Abi browses for about forty minutes. She narrowly
misses out on the latest and last Julia
Quinn because
the lady to her right has eyes like a hawk and hands
faster than Usain Bolt’s
feet. Damn it!
Abi rents four books: Susan
Elizabeth Phillips'Nobody’s
Baby But Mine, Kathleen
O’Reilly’sNightcap, Sherry
Thomas’Delicious and Marjorie
Liu’s Soul Song. She’ll buy them later
if she likes any but appreciates the opportunity to
borrow now. On her way home Abi stops off at the bank.
It’s month-end so the queue will be hideously
long. She tucks her Blaze into her purse, a nifty travel
companion and decides to bring Soul
Song along too.
There is a hot, presumably naked man on the Liu cover
but Abi is really not bothered. Who cares? She certainly
doesn’t. She’ll read what she wants, when
she wants, where she wants!
She wonders whether she should keep Soul
Song for
at home and take the SEP instead. Not that the generic
yellow cover and barely discernible graphics of the
SEP have anything to do with this. To prove her point,
she will take Delicious, undone corset and all, strangers
in the bank bedamned.
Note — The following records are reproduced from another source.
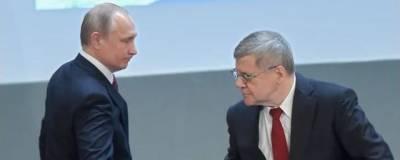 Владимир Путин продлил Юрию Чайке срок госслужбы на год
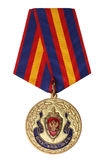 RUSSIA - 2007: Jubilee Medal Stock Image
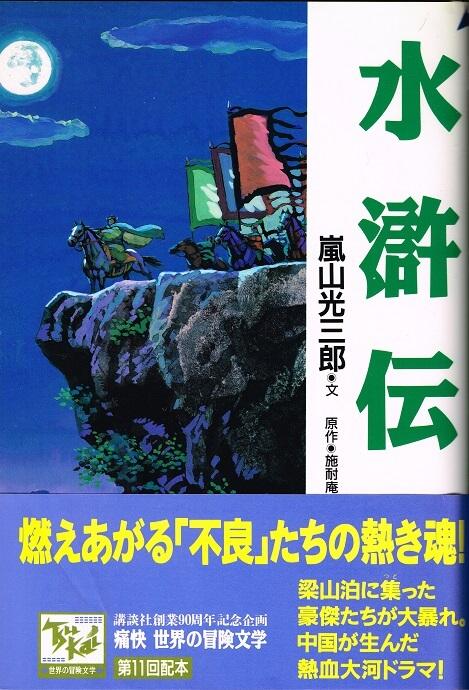 水滸伝 (痛快 世界の冒険文学11)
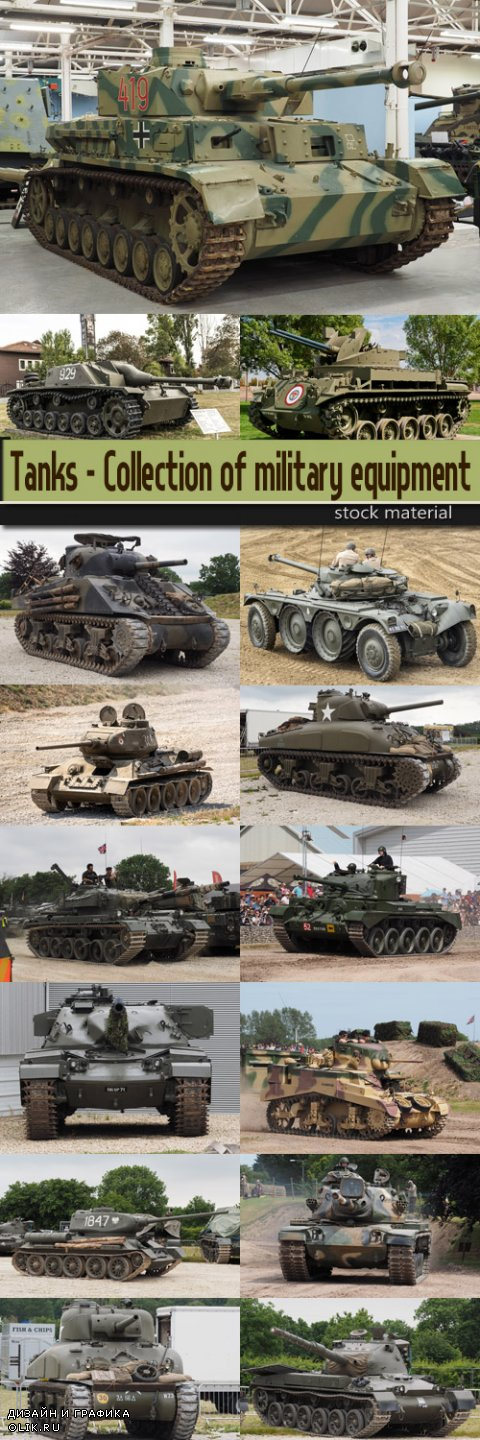 Tanks - Collection of military equipment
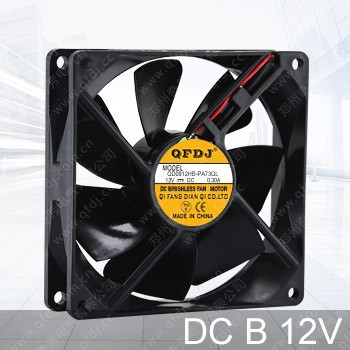 9225 Computer Cabinet Dc Cooling Fan Electric Fan With Ice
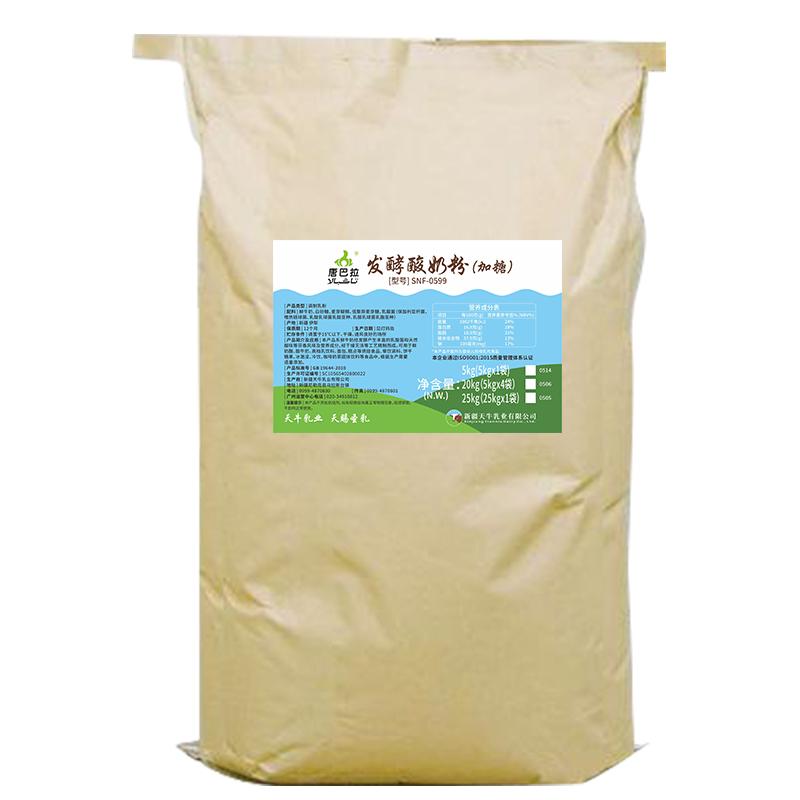 发酵酸奶粉 加糖 25kg SNF-599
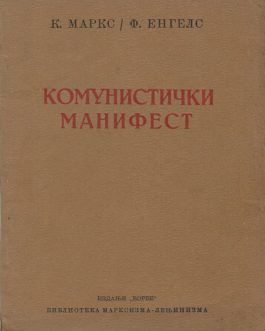 COMMUNIST MANIFESTO: Комунистички манифест
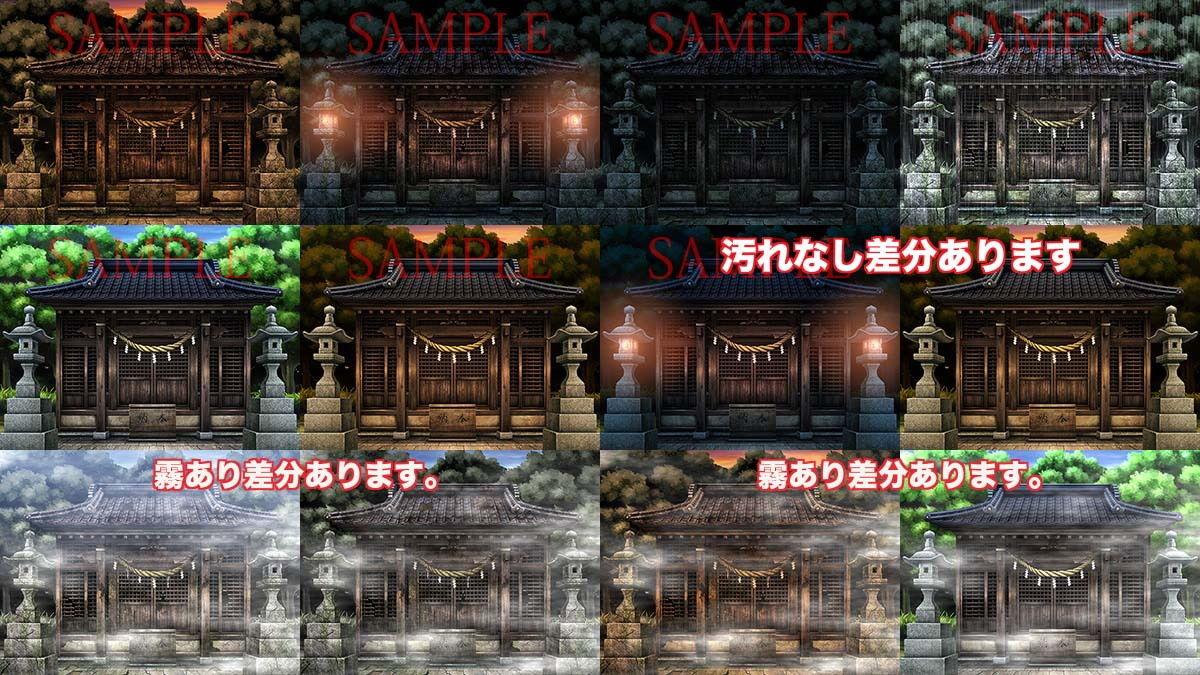 【キュキュキュのQのQ 同人】著作権フリー背景CG素材「山奥の神社」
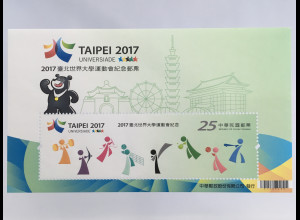 Taiwan Formosa 2017 Block 213 TAIPEI Sommer Universiade Sport Maskottchen Block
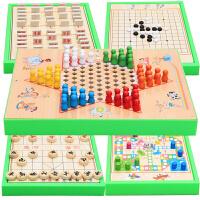 儿童玩具五合一木制质 跳棋飞行棋 五子棋军旗象棋 亲子桌面游戏互动益智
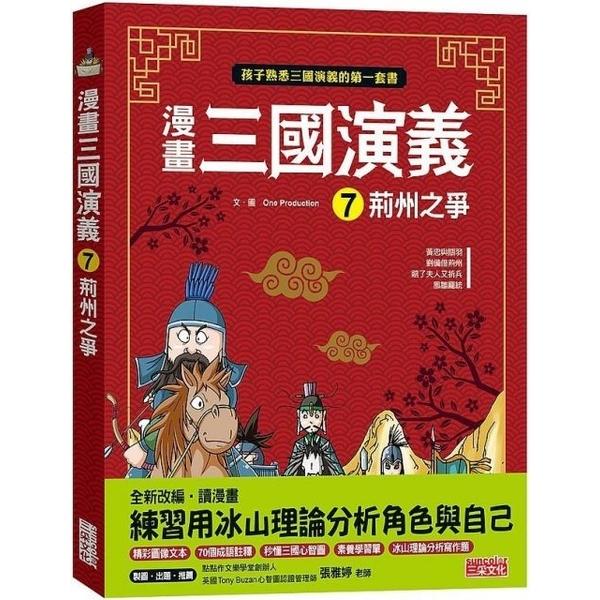 (三采文化)漫畫三國演義(7)荊州之爭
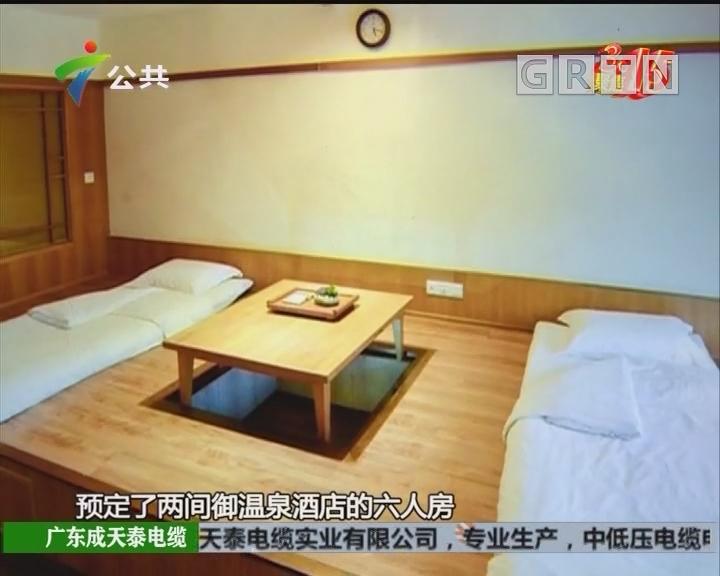 市民投诉:朋友圈预订酒店 无法入住又难退款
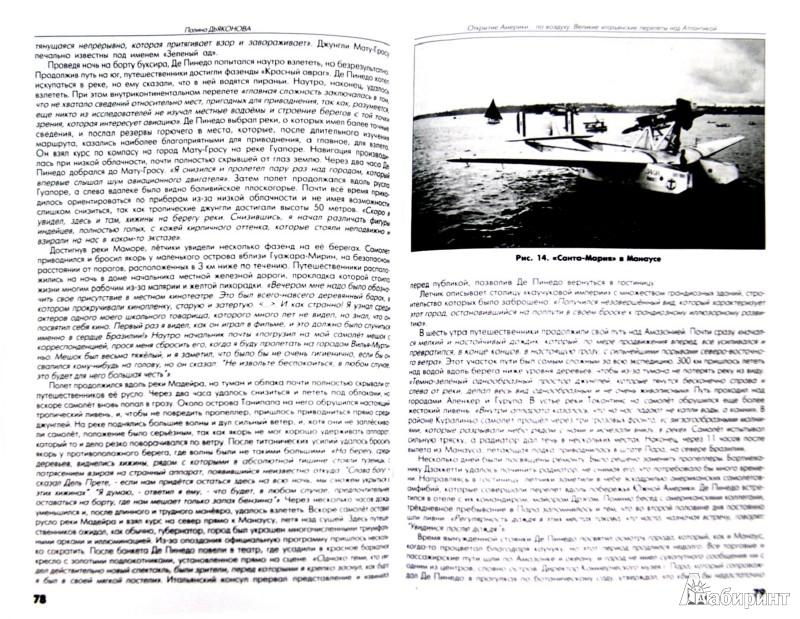 Иллюстрация 1 из 3 для Легенды и мифы авиации. Из истории отечественной и мировой авиации. Сборник статей. Выпуск 5 | Лабиринт - книги. Источник: Лабиринт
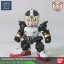 BB404 LEGENDBB MUSHA GUNDAM MK-Ⅲ thumbnail 10
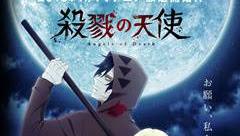 Satsuriku no Tenshi (11/16) (Mega)
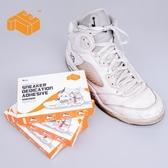 明朗體育赤蟻aj籃球鞋強力防水軟性膠水修鞋補鞋神器粘鞋膠水 水晶鞋坊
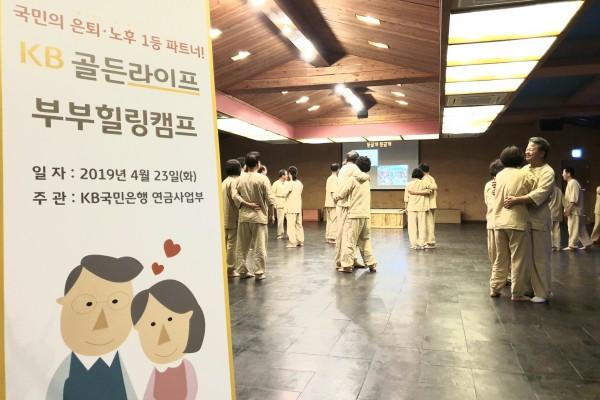 KB국민은행, 'KB골든라이프 부부힐링캠프' 개최
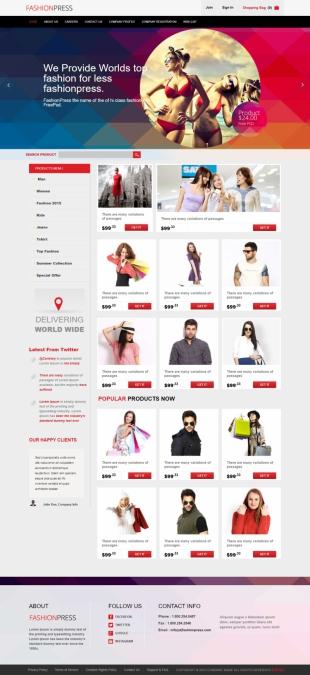 时尚购物类英文模板网站电脑图片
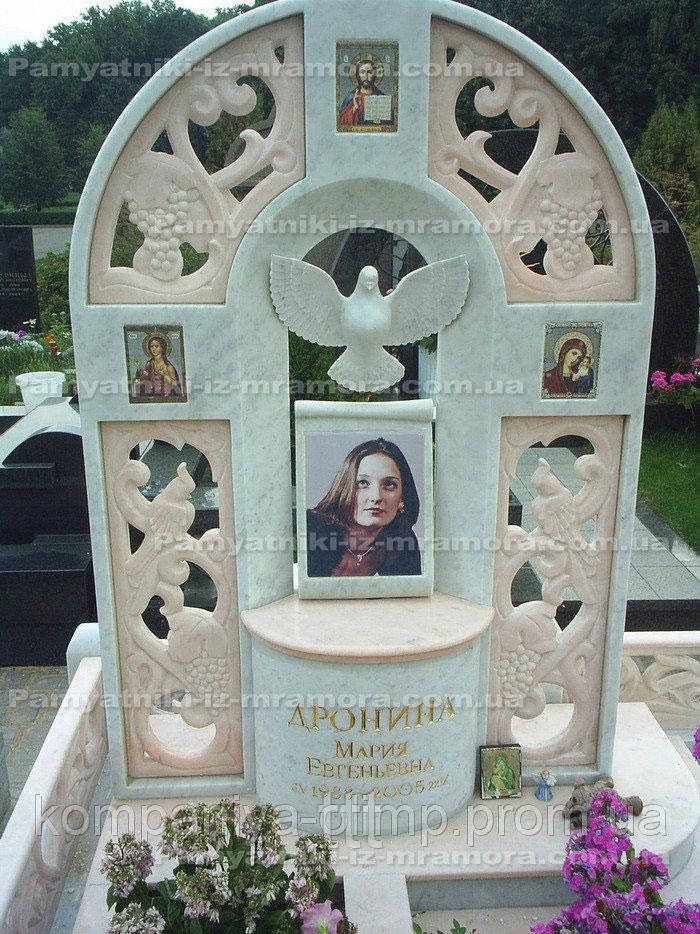 Мемориал с голубем из мрамора №30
No, she will stick with her original
choice. Naked man comes with her.
The bank queue rivals that for Space Mountain at Disney
World. Abi recognizes her excellent foresight in bringing
along two books to while away the hour. She takes out
her O’Reilly. Gee, is there any other book in
the world more recognizable than a Harlequin? The Bible.
Maybe. She folds the cover back tightly and as far
as it can go because it’s easier to read that
way, not for any...other...reason.
Gosh, that heroine Cleo sure has some vivid sexual
dreams. The word "impaling" seems
extra stark against the white of the page, what with
it being in black ink and all. It even looks larger
than the other words and - Abi stops reading and glances
to her right - is that man looking over her
shoulder? How rude! She wonders if he can see the words
stallion large, fluid
stroke, potency, and well
endowed. They are in flashing neon lights so
if the color red didn’t clue him in, the
smut talk would for sure. Most importantly however,
he needed to mind his own damn business.
Abi flips past the rest of Cleo’s dream and
continues to read. Cleo and Sean are turning out to
be quite sexually active. But most importantly, she
cannot read with that man breathing down her back!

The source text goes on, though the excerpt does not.